Ukrainian author and activist (born 1949)

Volodymyr Vasylovych Marmus (Володимир Васильович Мармус; born 21 March 1949) is a Ukrainian public and political figure, participant in the national liberation struggle, writer, human rights activist.

He is the father of the Ukrainian musician, soldier, participant of the Russo-Ukrainian War Vasyl Marmus. and brother of the Ukrainian public and political figure Mykola Marmus.

==Biography==
Marmus graduated from the Lviv Craft School (1969) and the History Department of Ternopil Volodymyr Hnatiuk National Pedagogical University (2004). He worked at the Chortkiv fattening enterprise, deputy director of the Chortkiv station of young technicians (1996−1997), consultant to the deputy head for humanitarian issues (1997−2002), chief specialist of the juvenile service of the Chortkiv District State Administration.

===Public and political activity===
Member of the Ukrainian Helsinki Group (1988), since 1989 — head of its district organization, member of the All-Ukrainian Society of Political Prisoners and Repressed "Memorial", People's Movement of Ukraine. Head of the district organization of the Ukrainian Republican Party (1990–1997), since 1997 — head of the district organization of the Republican Christian Party.

In 1972, he became the founder and leader of the youth organization Rosokhach Group, which on 22 January of that year hung four blue and yellow flags and several leaflets in Chortkiv on the occasion of the 55th anniversary of the proclamation of the UPR and the 54th anniversary of the "Act of Unification of the ZUNR with the UPR. Subsequently, all members of the organization were arrested and convicted on charges of creating an anti-Soviet organization and conducting anti-Soviet agitation and propaganda. In exile, they were courageous. In 2005, he was awarded the Order for Courage, 1st class.

The Kharkiv Human Rights Protection Group published a book about the members of the Rosokhach group, Yunaky z ohnennoi pechi (2003), a book of memoirs by Volodymyr Marmus, Dolia nas obrala (2004), and documentaries Prapory (2018) and Rosokhach Group (2023).

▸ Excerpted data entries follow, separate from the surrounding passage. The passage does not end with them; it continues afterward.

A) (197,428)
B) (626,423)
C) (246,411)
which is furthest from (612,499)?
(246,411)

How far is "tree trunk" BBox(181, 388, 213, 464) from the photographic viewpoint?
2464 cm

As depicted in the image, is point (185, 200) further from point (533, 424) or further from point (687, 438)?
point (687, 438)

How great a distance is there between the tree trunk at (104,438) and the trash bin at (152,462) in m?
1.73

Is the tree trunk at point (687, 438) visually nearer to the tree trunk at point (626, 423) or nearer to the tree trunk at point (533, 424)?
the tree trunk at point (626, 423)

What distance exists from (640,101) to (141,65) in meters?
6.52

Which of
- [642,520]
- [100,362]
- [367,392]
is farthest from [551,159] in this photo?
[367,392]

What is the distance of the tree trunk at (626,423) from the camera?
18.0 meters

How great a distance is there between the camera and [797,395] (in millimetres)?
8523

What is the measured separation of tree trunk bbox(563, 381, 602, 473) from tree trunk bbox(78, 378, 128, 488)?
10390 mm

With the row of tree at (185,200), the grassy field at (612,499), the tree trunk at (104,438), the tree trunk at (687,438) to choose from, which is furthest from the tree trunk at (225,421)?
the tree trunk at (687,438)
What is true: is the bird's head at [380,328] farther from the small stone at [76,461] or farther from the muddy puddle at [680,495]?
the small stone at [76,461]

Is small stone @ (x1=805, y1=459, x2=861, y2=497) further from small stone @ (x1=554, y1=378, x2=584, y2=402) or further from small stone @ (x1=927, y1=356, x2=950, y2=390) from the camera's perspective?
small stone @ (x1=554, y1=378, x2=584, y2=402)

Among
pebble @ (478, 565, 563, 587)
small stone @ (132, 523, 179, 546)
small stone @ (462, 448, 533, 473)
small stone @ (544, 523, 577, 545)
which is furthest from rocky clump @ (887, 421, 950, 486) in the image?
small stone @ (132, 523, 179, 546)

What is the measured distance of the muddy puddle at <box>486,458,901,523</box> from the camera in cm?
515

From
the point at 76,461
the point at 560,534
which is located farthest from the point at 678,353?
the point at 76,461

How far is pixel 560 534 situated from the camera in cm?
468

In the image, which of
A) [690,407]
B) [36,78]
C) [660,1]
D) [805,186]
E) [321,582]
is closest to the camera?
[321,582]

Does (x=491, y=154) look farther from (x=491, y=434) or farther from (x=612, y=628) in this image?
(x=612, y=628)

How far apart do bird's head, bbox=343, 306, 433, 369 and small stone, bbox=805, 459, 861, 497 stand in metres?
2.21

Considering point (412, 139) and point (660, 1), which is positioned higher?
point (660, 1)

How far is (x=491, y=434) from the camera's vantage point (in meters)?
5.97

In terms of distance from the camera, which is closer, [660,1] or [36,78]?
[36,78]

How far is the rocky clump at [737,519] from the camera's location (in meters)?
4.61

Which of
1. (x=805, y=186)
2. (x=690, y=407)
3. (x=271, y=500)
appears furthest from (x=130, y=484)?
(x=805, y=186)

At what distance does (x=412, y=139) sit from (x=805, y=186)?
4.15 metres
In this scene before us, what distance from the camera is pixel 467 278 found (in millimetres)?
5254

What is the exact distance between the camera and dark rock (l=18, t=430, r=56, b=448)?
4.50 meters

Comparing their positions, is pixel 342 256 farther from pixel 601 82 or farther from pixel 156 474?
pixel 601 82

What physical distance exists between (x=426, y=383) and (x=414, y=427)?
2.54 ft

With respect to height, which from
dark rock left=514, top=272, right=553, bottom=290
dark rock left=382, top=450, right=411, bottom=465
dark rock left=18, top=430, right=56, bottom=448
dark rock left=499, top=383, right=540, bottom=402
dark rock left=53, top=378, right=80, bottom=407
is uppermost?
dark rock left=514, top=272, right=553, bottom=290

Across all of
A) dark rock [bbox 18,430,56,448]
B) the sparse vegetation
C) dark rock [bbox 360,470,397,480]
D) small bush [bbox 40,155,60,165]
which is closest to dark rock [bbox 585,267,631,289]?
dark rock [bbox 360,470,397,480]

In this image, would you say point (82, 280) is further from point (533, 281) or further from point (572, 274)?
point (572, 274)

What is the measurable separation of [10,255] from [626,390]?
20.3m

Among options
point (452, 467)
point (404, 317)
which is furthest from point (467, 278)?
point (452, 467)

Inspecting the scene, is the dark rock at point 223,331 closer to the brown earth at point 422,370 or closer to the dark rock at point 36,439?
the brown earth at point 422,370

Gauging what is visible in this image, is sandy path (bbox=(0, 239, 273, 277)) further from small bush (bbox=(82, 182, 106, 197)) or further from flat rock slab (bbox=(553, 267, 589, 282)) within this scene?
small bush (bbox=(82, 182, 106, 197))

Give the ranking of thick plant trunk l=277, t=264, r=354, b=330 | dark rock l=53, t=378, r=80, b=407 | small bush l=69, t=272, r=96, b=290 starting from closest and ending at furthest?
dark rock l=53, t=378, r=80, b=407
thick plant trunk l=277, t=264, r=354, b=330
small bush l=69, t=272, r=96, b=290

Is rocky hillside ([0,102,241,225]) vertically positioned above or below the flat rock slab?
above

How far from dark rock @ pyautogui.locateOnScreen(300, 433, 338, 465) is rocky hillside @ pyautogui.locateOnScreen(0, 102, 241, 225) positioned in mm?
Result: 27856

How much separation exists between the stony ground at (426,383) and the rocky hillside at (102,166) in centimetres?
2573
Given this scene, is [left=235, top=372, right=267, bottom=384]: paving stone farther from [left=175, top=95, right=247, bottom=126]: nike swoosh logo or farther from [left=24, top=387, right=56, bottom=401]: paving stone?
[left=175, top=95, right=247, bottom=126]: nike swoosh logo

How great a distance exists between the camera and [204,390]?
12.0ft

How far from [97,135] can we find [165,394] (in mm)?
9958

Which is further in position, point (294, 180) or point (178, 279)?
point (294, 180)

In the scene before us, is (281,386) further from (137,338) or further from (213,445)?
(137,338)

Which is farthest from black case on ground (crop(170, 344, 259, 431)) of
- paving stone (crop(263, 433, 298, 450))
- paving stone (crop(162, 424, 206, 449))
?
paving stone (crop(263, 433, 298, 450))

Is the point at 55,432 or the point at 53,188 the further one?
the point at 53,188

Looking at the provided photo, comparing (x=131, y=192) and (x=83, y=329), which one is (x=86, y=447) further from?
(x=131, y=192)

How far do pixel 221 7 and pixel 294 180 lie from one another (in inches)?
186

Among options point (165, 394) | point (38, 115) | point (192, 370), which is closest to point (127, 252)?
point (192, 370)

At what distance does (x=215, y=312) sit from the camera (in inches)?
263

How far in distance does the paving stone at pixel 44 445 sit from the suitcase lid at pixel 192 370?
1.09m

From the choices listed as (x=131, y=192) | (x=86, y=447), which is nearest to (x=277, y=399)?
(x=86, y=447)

Member of the Ternopil Oblast Council (1990, 1998, 2002).

==Achievements==
Marmus is the author of the journalistic books "Druzhe zverkhnyku" (2001, co-authored), a book of memoirs "Dolia obrala nas" (2004), "Selo Rosokhach v konteksti istorii Ukrainy" (2023).

==Awards==
- Order for Courage, 1st class (18 August 2006)
- Jubilee Medal "20 Years of Independence of Ukraine" (27 January 2012)
- Honorary Citizen of Chortkiv (26 June 2019)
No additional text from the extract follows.